→ **取り組む課題**
A – オートスナックに関する本文によると、「オートスナック」が次々と姿を消したのは、何が普及したためか。
B – オートスナックに関する本文を、最後の文の後から書き継ぎなさい。

══ 本文 ══

自分が高校生だった頃までだっただろうか、まだ世の中にコンビニなどなかった頃様々な自販機を設置して軽食類やドリンク類を24時間販売し、今で言うイートインコーナーでいつでも飲み食いできる「オートスナック(コインスナック)」がそこかしこにあり、大抵「うどん自販機」もあった。
24時間営業のファーストフード店やファミリーレストラン、さらにコンビニが普及して「オートスナック」は次々と姿を消し、もはや絶滅危惧種とも言える状況である。
ところが、近年インターネットの動画配信を中心に「レトロで面白い」と「オートスナック」全盛期を全然知らない若い世代にバズり、我々リアルタイムで知っている世代には「懐かしい」と火がつき、テレビ番組でも特集されるまでブームになってきた。
近年は、関東地方を中心に、廃業したオートスナックからレトロ自販機を集め、修理して何台も設置し新規に開業するオートスナックまで各地に現れる事態になってきており、観光名所のようにもなっているらしい。
中でも通称「うどん自販機」はレトロ自販機を代表する自販機として人気が高く、全国の「うどん自販機」を食べ歩く者まで出現しているらしい。

═══
══ 入力データ ══

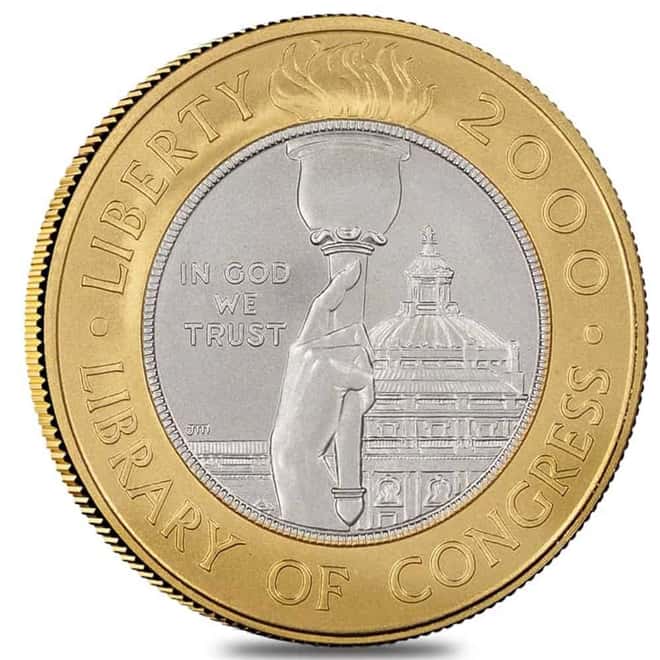 2000-W Gold/Platinum $10 Commemorative Library of Congress BU/Proof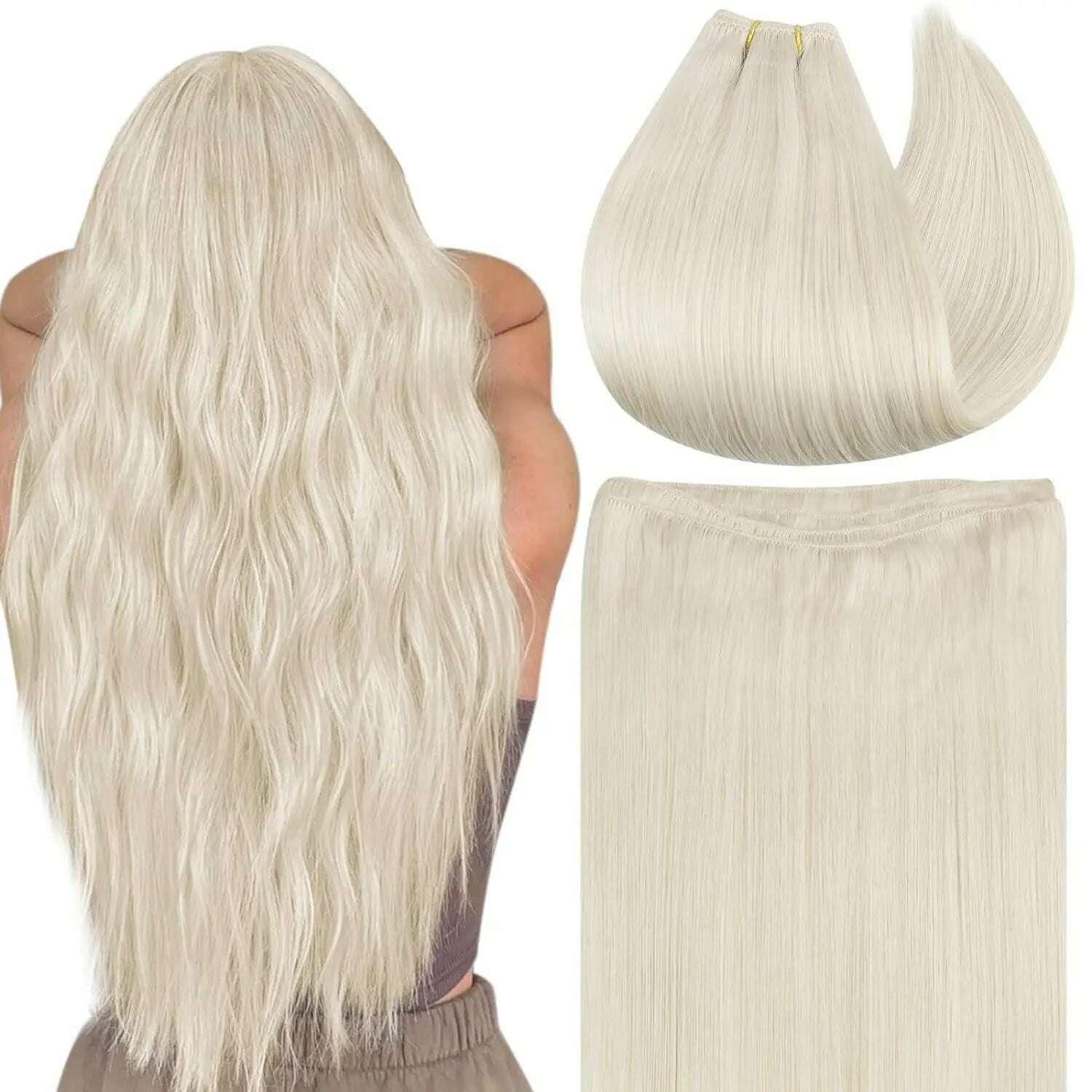 KIMLUD, Ugeat Sew in Hair Extensions Human Hair Soft Natural Light Color Hair Bundles for Women Hair Weaves 100G Remy Human Hair, 60A / >=45% / 16 inches 100G | 6 Months+, KIMLUD APPAREL - Womens Clothes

═══

→ **課題の解答**
A – 24時間営業のファーストフード店やファミリーレストラン、さらにコンビニが普及したため。

B –
ただ、「うどん自販機」は新しいものでも製造後30年近く経っており、メーカーは製造していた3社とも自販機事業から撤退しており現在はサポートはなく、壊れてもすでに部品が手に入らないため簡単には直せないこともあり、全国に難題が現役で残っているのか分からないが今も現役で稼働している「うどん自販機」は大変貴重なのは間違いない。
自分も東京・八王子市の実家の近く、現在「デニーズ」冨士森公園店になっているところにかつてはオートスナックがあり、こづかいを握りしめて「うどん自販機」や「ハンバーガー自販機」で食べた思い出がある。
自分は去年の5月に秋田勤務になったが、秋田県にも現役の「うどん自販機」が残っている。
いちばん有名なのは道の駅秋田港セリオンスタにある自販機で、かつて近所の船舶食料商「佐原商店」に設置されていたもので、NHKの「ドキュメント72時間」でも「秋田・真冬の自販機の前で」として放送された自販機で、2016年に「佐原商店」が廃業し、その後道の駅に移設され今や「行列のできるうどん自販機」として有名である。
前置きが長くなったが、去年仕事で仙北市役所田沢湖庁舎を訪問した帰りに昼飯を食べに角館の店に立ち寄った。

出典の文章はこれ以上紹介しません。